Learned by Carellin Brooks
Set in the 90s, alternating between the storied quads of Oxford University and the dank recesses of London pubs given over to public displays of queer BDSM, Learned chronicles poet and Rhodes Scholar Carellin Brooks’ extreme explorations of mind and body. Bold, nuanced, and ultimately triumphant, Learned chronicles an intimate education in flesh, desire, and bodily memory.
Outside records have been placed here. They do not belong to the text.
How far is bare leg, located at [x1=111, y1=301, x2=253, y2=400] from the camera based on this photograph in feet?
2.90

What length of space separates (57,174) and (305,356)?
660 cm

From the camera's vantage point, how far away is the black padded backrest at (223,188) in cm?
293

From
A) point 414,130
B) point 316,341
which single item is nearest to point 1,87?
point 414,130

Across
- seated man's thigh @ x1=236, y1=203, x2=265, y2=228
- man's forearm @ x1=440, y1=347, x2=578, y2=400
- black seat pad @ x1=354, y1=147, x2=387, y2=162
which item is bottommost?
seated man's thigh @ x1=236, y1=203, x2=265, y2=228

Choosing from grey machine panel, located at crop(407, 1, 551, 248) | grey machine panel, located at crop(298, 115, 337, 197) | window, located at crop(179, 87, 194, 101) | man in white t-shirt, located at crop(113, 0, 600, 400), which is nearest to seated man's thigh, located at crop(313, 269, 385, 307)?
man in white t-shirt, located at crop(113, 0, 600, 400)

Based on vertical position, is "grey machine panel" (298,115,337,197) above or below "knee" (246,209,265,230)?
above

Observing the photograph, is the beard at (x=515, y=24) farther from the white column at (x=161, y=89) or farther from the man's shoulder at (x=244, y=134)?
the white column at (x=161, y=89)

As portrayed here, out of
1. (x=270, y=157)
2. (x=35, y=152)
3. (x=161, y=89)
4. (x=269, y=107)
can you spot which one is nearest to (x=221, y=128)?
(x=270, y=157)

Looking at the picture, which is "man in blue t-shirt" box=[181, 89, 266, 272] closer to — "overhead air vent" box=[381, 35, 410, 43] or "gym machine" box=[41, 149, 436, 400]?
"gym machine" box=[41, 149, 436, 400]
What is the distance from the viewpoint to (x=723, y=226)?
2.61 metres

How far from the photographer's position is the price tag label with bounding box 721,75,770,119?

Heating the Outdoors by Marie-Andrée Gill, translated by Kristen Renee Miller
Heating the Outdoors describes the yearnings for love, the domestic monotony of post-breakup malaise, and the awkward meeting of exes. Gill’s poems, translated by Kristen Renee Miller, become a record of the daily rituals and ancient landscapes that inform her identity not only as a lover, then ex but also as an Ilnu and Québécoise woman.
Cyclettes by Tree Abraham
Part travelogue, part philosophical musing, Cyclettes probes the millennial experience, asking what a young life can be when unshackled from traditional role expectations yet still living in consistent economic and environmental uncertainty. The result is a disarming, welcoming work that asks us to consider what the influx of exploration and ennui means to our locality within the universe.
People You Know, Places You’ve Been by Hana Shafi
In her latest collection, Hana Shafi examines our everyday connections to the people and places we encounter. People You Know, Places You’ve Been is an insightful, charming collection that offers a sense of shared recognition and nostalgia, ultimately asking: what if seemingly mundane places are the foundations of who you are?